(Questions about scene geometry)
__________________________________________________

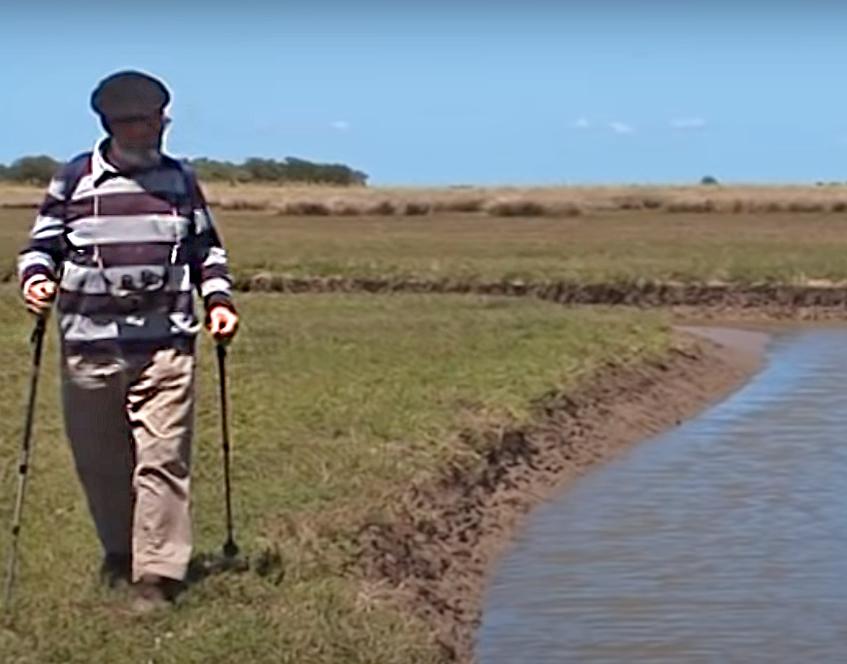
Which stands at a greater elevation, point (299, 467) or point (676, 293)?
point (299, 467)

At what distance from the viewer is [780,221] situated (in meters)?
62.0

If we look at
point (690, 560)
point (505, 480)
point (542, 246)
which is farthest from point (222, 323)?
point (542, 246)

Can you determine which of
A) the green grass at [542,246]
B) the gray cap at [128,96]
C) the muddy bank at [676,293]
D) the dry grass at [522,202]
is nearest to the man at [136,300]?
the gray cap at [128,96]

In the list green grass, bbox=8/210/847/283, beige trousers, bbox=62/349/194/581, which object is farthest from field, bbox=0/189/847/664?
beige trousers, bbox=62/349/194/581

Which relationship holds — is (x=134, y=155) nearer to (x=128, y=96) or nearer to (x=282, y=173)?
(x=128, y=96)

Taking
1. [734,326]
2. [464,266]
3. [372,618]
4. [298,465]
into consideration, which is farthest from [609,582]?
[464,266]

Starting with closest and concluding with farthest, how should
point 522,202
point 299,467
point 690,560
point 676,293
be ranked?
point 299,467 → point 690,560 → point 676,293 → point 522,202

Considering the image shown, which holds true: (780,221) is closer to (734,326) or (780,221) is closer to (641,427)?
(734,326)

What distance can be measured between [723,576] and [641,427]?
785 centimetres

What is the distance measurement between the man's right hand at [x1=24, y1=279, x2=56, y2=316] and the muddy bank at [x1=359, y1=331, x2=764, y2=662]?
2508mm

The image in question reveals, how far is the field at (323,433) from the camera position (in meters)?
9.16

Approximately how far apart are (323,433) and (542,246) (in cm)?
3242

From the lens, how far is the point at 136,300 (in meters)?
9.11

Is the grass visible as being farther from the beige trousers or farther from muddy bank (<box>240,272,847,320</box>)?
muddy bank (<box>240,272,847,320</box>)
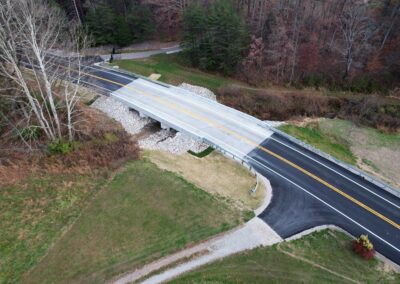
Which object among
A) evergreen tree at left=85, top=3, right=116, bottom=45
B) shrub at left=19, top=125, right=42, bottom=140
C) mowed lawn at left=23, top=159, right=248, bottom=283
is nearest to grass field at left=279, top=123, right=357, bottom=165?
mowed lawn at left=23, top=159, right=248, bottom=283

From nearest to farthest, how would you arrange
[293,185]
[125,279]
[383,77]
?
[125,279] → [293,185] → [383,77]

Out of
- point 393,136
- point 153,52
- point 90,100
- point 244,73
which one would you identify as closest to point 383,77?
point 393,136

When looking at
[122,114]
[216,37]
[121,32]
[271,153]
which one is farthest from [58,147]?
[121,32]

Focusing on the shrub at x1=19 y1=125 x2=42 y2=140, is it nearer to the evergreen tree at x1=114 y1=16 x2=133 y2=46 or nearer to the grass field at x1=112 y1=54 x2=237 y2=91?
the grass field at x1=112 y1=54 x2=237 y2=91

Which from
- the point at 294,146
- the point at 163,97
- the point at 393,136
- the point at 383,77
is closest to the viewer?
the point at 294,146

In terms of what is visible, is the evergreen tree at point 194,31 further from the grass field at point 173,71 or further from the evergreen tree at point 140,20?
the evergreen tree at point 140,20

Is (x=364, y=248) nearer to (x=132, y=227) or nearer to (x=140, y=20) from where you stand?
(x=132, y=227)

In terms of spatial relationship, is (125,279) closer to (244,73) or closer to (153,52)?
(244,73)
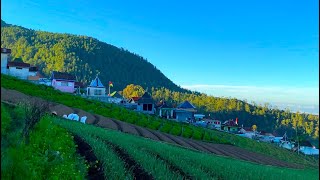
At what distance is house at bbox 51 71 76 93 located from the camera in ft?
222

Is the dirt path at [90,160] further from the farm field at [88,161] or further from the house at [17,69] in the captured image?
the house at [17,69]

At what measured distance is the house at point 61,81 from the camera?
6762 centimetres

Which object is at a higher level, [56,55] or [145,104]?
[56,55]

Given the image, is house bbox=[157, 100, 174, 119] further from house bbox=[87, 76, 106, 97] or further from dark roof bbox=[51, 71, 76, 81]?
dark roof bbox=[51, 71, 76, 81]

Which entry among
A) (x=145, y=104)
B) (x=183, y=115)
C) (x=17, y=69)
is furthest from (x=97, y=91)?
(x=183, y=115)

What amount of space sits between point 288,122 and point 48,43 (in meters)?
119

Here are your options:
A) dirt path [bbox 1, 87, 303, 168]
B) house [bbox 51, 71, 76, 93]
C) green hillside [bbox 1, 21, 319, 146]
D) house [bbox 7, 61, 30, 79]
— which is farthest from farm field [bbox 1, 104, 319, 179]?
green hillside [bbox 1, 21, 319, 146]

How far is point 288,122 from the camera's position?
159 meters

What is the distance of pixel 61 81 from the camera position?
68.8 metres

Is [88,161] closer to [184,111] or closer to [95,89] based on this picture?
[95,89]

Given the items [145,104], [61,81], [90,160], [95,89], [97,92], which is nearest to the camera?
[90,160]

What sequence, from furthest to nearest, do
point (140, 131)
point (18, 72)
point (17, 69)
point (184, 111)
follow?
point (184, 111), point (18, 72), point (17, 69), point (140, 131)

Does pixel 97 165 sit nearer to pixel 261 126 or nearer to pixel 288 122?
pixel 261 126

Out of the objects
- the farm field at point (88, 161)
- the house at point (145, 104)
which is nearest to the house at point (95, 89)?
the house at point (145, 104)
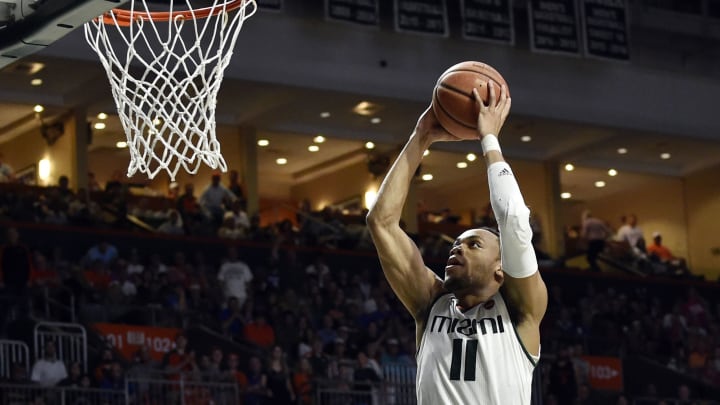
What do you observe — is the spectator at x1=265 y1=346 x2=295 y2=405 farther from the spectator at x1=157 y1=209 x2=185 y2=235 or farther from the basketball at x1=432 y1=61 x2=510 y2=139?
the basketball at x1=432 y1=61 x2=510 y2=139

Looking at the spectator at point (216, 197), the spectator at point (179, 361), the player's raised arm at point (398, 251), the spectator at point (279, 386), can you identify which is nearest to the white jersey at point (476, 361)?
the player's raised arm at point (398, 251)

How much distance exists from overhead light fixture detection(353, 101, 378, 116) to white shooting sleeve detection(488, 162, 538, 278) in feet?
67.1

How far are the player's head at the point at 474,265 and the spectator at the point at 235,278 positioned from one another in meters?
14.7

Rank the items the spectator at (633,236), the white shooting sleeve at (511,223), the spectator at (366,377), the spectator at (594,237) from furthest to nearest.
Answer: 1. the spectator at (633,236)
2. the spectator at (594,237)
3. the spectator at (366,377)
4. the white shooting sleeve at (511,223)

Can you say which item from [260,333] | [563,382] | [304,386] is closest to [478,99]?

__________________________________________________

EXERCISE TASK:
Pictures excluded, quote all the data above exactly.

RESPONSE BELOW:
Which stands at a greater elevation, point (299, 467) or point (676, 293)?
point (299, 467)

At what distance from the viewer is [780,221] situated (in meters)?
62.0

If we look at
point (690, 560)
point (505, 480)
point (542, 246)
which is farthest from point (222, 323)?
point (542, 246)

Can you determine which of
A) the green grass at [542,246]
B) the gray cap at [128,96]
C) the muddy bank at [676,293]
D) the dry grass at [522,202]
is nearest to the man at [136,300]?
the gray cap at [128,96]

In the list green grass, bbox=8/210/847/283, beige trousers, bbox=62/349/194/581, which object is farthest from field, bbox=0/189/847/664?
beige trousers, bbox=62/349/194/581

Which relationship holds — is (x=134, y=155) nearer to (x=128, y=96) or nearer to (x=282, y=173)?
(x=128, y=96)

Taking
1. [734,326]
2. [464,266]
3. [372,618]
4. [298,465]
into consideration, which is farthest from [609,582]?
[464,266]

Starting with closest and concluding with farthest, how should
point 522,202
point 299,467
point 690,560
point 676,293
be ranked?
point 299,467 → point 690,560 → point 676,293 → point 522,202

Considering the image shown, which holds true: (780,221) is closer to (734,326) or (780,221) is closer to (641,427)?
(734,326)

What distance can be measured between [723,576] and [641,427]?
785 centimetres

What is the distance measurement between the man's right hand at [x1=24, y1=279, x2=56, y2=316] and the muddy bank at [x1=359, y1=331, x2=764, y2=662]?
2508mm

The image in question reveals, how far is the field at (323,433) from the camera position (in meters)?
9.16

Approximately how far apart are (323,433) and (542,246) (in cm)?
3242

From the lens, how far is the point at 136,300 (in meters)?
9.11

Is the grass visible as being farther from the beige trousers or farther from muddy bank (<box>240,272,847,320</box>)?
muddy bank (<box>240,272,847,320</box>)
Which object among
A) evergreen tree at left=85, top=3, right=116, bottom=45
B) shrub at left=19, top=125, right=42, bottom=140
C) mowed lawn at left=23, top=159, right=248, bottom=283
is nearest to grass field at left=279, top=123, right=357, bottom=165?
mowed lawn at left=23, top=159, right=248, bottom=283

From nearest to farthest, how would you arrange
[293,185]
[125,279]
[383,77]
?
[125,279] → [293,185] → [383,77]

Out of
- point 393,136
- point 153,52
- point 90,100
- point 244,73
which one would you identify as closest to point 383,77?
point 393,136

When looking at
[122,114]
[216,37]
[121,32]
[271,153]
which one is farthest from [58,147]?
[121,32]

Focusing on the shrub at x1=19 y1=125 x2=42 y2=140, is it nearer to the evergreen tree at x1=114 y1=16 x2=133 y2=46 or nearer to the grass field at x1=112 y1=54 x2=237 y2=91?
the grass field at x1=112 y1=54 x2=237 y2=91

Which from
- the point at 294,146
- the point at 163,97
- the point at 393,136
- the point at 383,77
is closest to the viewer?
the point at 294,146

In terms of what is visible, is the evergreen tree at point 194,31 further from the grass field at point 173,71 or further from the evergreen tree at point 140,20?
the evergreen tree at point 140,20

Is (x=364, y=248) nearer to (x=132, y=227) or nearer to (x=140, y=20) from where you stand?
(x=132, y=227)

In terms of spatial relationship, is (125,279) closer to (244,73) or closer to (153,52)?
(244,73)
At what distance is house at bbox 51 71 76 93 located from the camera in ft?
222

Is the dirt path at [90,160] further from the farm field at [88,161] or further from the house at [17,69] in the captured image?
the house at [17,69]

At what measured distance is the house at point 61,81 from the camera?
6762 centimetres

Which object is at a higher level, [56,55] or [145,104]?
[56,55]

Given the image, is house bbox=[157, 100, 174, 119] further from house bbox=[87, 76, 106, 97] or further from dark roof bbox=[51, 71, 76, 81]?
dark roof bbox=[51, 71, 76, 81]

Which entry among
A) (x=145, y=104)
B) (x=183, y=115)
C) (x=17, y=69)
is furthest from (x=97, y=91)?
(x=183, y=115)

What amount of space sits between point 288,122 and point 48,43 (in meters)?
119

Here are your options:
A) dirt path [bbox 1, 87, 303, 168]
B) house [bbox 51, 71, 76, 93]
C) green hillside [bbox 1, 21, 319, 146]
D) house [bbox 7, 61, 30, 79]
— which is farthest from farm field [bbox 1, 104, 319, 179]?
green hillside [bbox 1, 21, 319, 146]

How far is point 288,122 from the camera's position?
159 meters

What is the distance of pixel 61 81 from the camera position?
68.8 metres

Is [88,161] closer to [184,111] or closer to [95,89] based on this picture?
[95,89]

Given the items [145,104], [61,81], [90,160], [95,89], [97,92], which is nearest to the camera?
[90,160]

What sequence, from furthest to nearest, do
point (140, 131)
point (18, 72)
point (17, 69)
point (184, 111)
follow?
point (184, 111), point (18, 72), point (17, 69), point (140, 131)

Does pixel 97 165 sit nearer to pixel 261 126 or nearer to pixel 288 122?
pixel 261 126

Out of the objects
- the farm field at point (88, 161)
- the house at point (145, 104)
which is nearest to the house at point (95, 89)?
the house at point (145, 104)
What do you observe — is the spectator at x1=265 y1=346 x2=295 y2=405 farther from the spectator at x1=157 y1=209 x2=185 y2=235 or farther from the basketball at x1=432 y1=61 x2=510 y2=139?
the basketball at x1=432 y1=61 x2=510 y2=139

Looking at the spectator at point (216, 197), the spectator at point (179, 361), the player's raised arm at point (398, 251), the spectator at point (279, 386), can you identify which is nearest to the white jersey at point (476, 361)?
the player's raised arm at point (398, 251)

How much distance exists from overhead light fixture detection(353, 101, 378, 116) to white shooting sleeve detection(488, 162, 538, 278) in feet?
67.1

How far are the player's head at the point at 474,265 and the spectator at the point at 235,278 positioned from one another in meters?
14.7

Rank the items the spectator at (633,236), the white shooting sleeve at (511,223), the spectator at (366,377), the spectator at (594,237) from furthest to nearest.
Answer: 1. the spectator at (633,236)
2. the spectator at (594,237)
3. the spectator at (366,377)
4. the white shooting sleeve at (511,223)

Can you say which item from [260,333] | [563,382] | [304,386] is closest to [478,99]?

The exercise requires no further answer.